• [EXERCISE INPUTS]:
_ _ _

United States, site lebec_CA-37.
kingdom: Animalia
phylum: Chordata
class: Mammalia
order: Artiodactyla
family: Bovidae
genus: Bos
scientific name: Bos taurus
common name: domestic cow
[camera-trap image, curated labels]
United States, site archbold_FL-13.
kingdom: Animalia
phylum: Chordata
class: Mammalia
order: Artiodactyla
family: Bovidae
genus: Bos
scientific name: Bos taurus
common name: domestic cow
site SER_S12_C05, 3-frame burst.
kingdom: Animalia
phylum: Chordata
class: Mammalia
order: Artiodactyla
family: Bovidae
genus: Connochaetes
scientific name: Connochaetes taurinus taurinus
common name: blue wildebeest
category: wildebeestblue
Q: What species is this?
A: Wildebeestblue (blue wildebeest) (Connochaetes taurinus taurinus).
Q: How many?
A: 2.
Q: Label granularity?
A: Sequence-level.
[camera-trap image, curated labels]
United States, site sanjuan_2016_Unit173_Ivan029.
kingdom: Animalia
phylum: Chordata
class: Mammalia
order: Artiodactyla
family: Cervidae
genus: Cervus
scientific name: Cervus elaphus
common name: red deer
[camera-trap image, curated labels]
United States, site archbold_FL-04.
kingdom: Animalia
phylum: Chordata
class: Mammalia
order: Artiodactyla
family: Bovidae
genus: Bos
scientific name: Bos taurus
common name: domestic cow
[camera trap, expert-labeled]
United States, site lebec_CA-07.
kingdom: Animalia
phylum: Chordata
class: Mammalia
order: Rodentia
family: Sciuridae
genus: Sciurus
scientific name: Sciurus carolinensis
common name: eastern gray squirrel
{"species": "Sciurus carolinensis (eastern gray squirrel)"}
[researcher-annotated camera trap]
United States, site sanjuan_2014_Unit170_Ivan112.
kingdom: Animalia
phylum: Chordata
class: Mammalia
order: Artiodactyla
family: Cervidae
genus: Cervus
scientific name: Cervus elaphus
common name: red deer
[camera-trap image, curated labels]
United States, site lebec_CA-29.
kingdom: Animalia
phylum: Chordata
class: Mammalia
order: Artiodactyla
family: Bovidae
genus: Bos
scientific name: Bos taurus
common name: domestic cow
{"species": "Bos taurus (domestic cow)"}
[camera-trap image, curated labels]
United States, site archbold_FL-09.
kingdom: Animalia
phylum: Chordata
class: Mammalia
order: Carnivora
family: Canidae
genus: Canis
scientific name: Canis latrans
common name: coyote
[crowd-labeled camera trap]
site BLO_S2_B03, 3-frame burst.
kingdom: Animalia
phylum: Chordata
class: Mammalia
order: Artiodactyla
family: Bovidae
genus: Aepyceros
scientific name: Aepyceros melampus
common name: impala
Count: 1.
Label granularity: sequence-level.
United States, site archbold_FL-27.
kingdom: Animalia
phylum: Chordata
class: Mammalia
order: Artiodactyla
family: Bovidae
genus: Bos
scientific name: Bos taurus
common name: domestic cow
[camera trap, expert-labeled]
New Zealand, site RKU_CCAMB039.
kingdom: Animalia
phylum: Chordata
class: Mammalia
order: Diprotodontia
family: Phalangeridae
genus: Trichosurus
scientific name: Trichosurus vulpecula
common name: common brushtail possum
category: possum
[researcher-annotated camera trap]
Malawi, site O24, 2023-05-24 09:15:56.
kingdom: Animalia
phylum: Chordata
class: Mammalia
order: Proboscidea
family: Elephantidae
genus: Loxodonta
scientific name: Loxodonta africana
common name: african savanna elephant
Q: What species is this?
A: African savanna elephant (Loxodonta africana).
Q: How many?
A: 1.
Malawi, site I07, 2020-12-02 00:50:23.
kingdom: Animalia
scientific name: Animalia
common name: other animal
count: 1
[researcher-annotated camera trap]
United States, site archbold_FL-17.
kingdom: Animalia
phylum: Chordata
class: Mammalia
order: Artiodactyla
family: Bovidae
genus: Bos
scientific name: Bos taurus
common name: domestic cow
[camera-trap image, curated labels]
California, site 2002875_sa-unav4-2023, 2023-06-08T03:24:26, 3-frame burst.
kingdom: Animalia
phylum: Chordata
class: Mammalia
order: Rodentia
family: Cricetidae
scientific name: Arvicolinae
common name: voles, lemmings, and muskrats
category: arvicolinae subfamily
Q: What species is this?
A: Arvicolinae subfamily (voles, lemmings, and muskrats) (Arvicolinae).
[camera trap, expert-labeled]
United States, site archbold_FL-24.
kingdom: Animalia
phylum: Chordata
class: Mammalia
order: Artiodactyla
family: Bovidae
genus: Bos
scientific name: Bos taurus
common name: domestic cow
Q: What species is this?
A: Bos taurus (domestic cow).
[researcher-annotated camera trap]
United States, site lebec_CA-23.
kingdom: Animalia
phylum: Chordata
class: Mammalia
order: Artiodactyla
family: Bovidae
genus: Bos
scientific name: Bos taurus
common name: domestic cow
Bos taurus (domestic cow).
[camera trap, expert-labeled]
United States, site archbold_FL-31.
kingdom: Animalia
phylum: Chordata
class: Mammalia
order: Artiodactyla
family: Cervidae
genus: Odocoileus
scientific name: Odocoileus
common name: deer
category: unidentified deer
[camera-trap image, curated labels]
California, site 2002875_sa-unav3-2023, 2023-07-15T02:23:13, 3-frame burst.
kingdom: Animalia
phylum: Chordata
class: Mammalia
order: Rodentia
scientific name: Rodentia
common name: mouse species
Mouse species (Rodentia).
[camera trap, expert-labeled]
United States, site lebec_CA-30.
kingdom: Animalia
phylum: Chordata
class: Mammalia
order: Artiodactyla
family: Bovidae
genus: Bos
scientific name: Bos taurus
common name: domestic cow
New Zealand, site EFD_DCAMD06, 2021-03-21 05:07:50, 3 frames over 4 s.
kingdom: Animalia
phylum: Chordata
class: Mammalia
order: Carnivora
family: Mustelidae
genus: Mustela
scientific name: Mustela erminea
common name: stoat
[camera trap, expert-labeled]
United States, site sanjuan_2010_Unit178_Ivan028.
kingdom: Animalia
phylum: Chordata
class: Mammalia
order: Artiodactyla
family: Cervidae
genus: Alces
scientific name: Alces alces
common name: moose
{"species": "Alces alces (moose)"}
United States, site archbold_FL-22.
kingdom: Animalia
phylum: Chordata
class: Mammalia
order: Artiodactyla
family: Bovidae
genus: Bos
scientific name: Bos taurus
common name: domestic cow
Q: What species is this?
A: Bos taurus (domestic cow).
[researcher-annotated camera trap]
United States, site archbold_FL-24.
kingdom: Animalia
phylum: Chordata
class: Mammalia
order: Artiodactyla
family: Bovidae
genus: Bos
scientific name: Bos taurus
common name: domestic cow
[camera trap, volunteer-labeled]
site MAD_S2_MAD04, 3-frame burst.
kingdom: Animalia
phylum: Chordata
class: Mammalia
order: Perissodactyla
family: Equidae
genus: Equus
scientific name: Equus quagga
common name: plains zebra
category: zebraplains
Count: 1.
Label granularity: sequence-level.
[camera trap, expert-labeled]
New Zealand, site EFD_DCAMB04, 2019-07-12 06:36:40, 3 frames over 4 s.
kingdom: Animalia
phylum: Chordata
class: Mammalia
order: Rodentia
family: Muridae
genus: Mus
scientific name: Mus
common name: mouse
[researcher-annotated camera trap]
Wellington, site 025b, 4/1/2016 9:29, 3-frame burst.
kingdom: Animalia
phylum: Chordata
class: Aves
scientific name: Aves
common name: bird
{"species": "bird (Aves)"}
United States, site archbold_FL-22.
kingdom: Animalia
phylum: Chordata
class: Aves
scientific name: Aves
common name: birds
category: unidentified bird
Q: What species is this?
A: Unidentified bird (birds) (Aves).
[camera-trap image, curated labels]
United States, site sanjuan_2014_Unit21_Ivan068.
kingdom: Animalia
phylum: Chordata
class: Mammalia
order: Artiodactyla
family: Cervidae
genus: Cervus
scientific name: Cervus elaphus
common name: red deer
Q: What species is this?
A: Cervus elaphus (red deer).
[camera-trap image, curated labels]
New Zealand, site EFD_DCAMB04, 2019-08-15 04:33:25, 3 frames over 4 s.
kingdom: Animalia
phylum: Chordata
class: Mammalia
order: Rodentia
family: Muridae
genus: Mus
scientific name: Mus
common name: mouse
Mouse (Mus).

_ _ _

Once the line containing "United States, site sanjuan_2014_Unit170_Ivan112." has been written out, please stop; every line before it, back to the first line of the records above, should be given exactly.

United States, site lebec_CA-37.
kingdom: Animalia
phylum: Chordata
class: Mammalia
order: Artiodactyla
family: Bovidae
genus: Bos
scientific name: Bos taurus
common name: domestic cow
[camera-trap image, curated labels]
United States, site archbold_FL-13.
kingdom: Animalia
phylum: Chordata
class: Mammalia
order: Artiodactyla
family: Bovidae
genus: Bos
scientific name: Bos taurus
common name: domestic cow
site SER_S12_C05, 3-frame burst.
kingdom: Animalia
phylum: Chordata
class: Mammalia
order: Artiodactyla
family: Bovidae
genus: Connochaetes
scientific name: Connochaetes taurinus taurinus
common name: blue wildebeest
category: wildebeestblue
Q: What species is this?
A: Wildebeestblue (blue wildebeest) (Connochaetes taurinus taurinus).
Q: How many?
A: 2.
Q: Label granularity?
A: Sequence-level.
[camera-trap image, curated labels]
United States, site sanjuan_2016_Unit173_Ivan029.
kingdom: Animalia
phylum: Chordata
class: Mammalia
order: Artiodactyla
family: Cervidae
genus: Cervus
scientific name: Cervus elaphus
common name: red deer
[camera-trap image, curated labels]
United States, site archbold_FL-04.
kingdom: Animalia
phylum: Chordata
class: Mammalia
order: Artiodactyla
family: Bovidae
genus: Bos
scientific name: Bos taurus
common name: domestic cow
[camera trap, expert-labeled]
United States, site lebec_CA-07.
kingdom: Animalia
phylum: Chordata
class: Mammalia
order: Rodentia
family: Sciuridae
genus: Sciurus
scientific name: Sciurus carolinensis
common name: eastern gray squirrel
{"species": "Sciurus carolinensis (eastern gray squirrel)"}
[researcher-annotated camera trap]
United States, site sanjuan_2014_Unit170_Ivan112.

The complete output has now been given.